S’il y avait complot, il fallait le déjouer ; s’il y avait des complices, il fallait les découvrir.

Le seul homme capable de remplir une semblable tâche, c’était Stieber, le roi des limiers, connaissant sur le bout des doigts son personnel démagogique.

Cette fois, le premier ministre n’hésita plus ; sans s’inquiéter des criailleries et des réclamations, il télégraphia à l’ex-chef de la sûreté, qui prenait les eaux sur les bords du Rhin, d’accourir à Berlin sans désemparer pour reprendre ses anciennes fonctions.

Lorsque, quelques jours plus tard, la guerre fut effectivement déclarée, Stieber fut nommé chef de la police de campagne au grand quartier général. En cette qualité, il devait veiller tout particulièrement sur la sécurité du roi et sur celle de M. de Bismarck. Deux commissaires de police et quelques agents triés sur le volet lui furent adjoints.

Les fonctions confiées à Stieber étaient d’un genre particulier, et, en somme, assez difficiles à définir. Il n’avait rien à voir à la police militaire proprement dite, qui dépendait des chefs de corps et qui était exercée par leurs prévôts ; il n’était pas chargé non plus du « service d’informations », vulgairement appelé « espionnage », dont M. de Moltke avait tous les fils en main.

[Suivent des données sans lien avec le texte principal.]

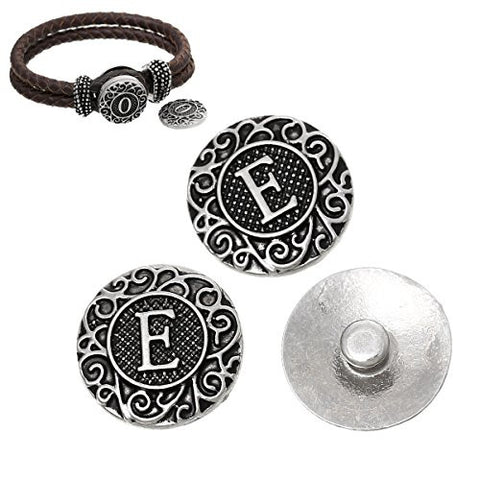 Alphabet Letter E Chunk Snap Button Pendant Fits Snaps Chunk Bracelet - Sexy Sparkles Fashion Jewelry - 2
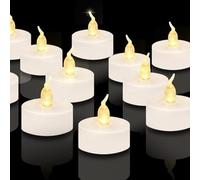 24 bougies chauffe-plat,bougies LED sans flamme à piles,bougies chauffe-plat lumineuses et scintillantes,piles extra longues d'une durée de plus de 200 heures pour Noël,les mariages,les fêtes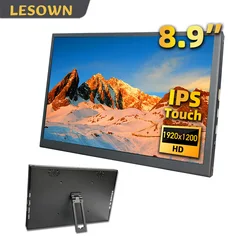 LESOWN 2K Portable Monitor 8.9 inch USB-C HDMI 1920x1200 IPS LCD Display Touch Screen for Raspberry Pi Xbox PS4 Switch Laptop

Il n’était chargé de rien, et, au besoin, de tout ; c’était au « chef de la police de campagne » que devaient échoir les besognes louches et inavouables, la surveillance de quelques princes suspects aux yeux de M. de Bismarck, et notamment du prince royal, la surveillance des journalistes autorisés à suivre le quartier général, etc. ; bref, c’était l’homme que le chancelier voulait avoir à portée de son bras pour lui faire exécuter des ordres dont nul n’aurait voulu être chargé.

A la veille de son départ de Berlin, Stieber, grisé par la perspective de pouvoir de nouveau satisfaire ses goûts pour l’arbitraire, trouva moyen de faire parler de lui afin que chacun sût bien qu’il était rentré en fonctions et qu’il n’avait pas modifié ses façons d’être depuis six ans.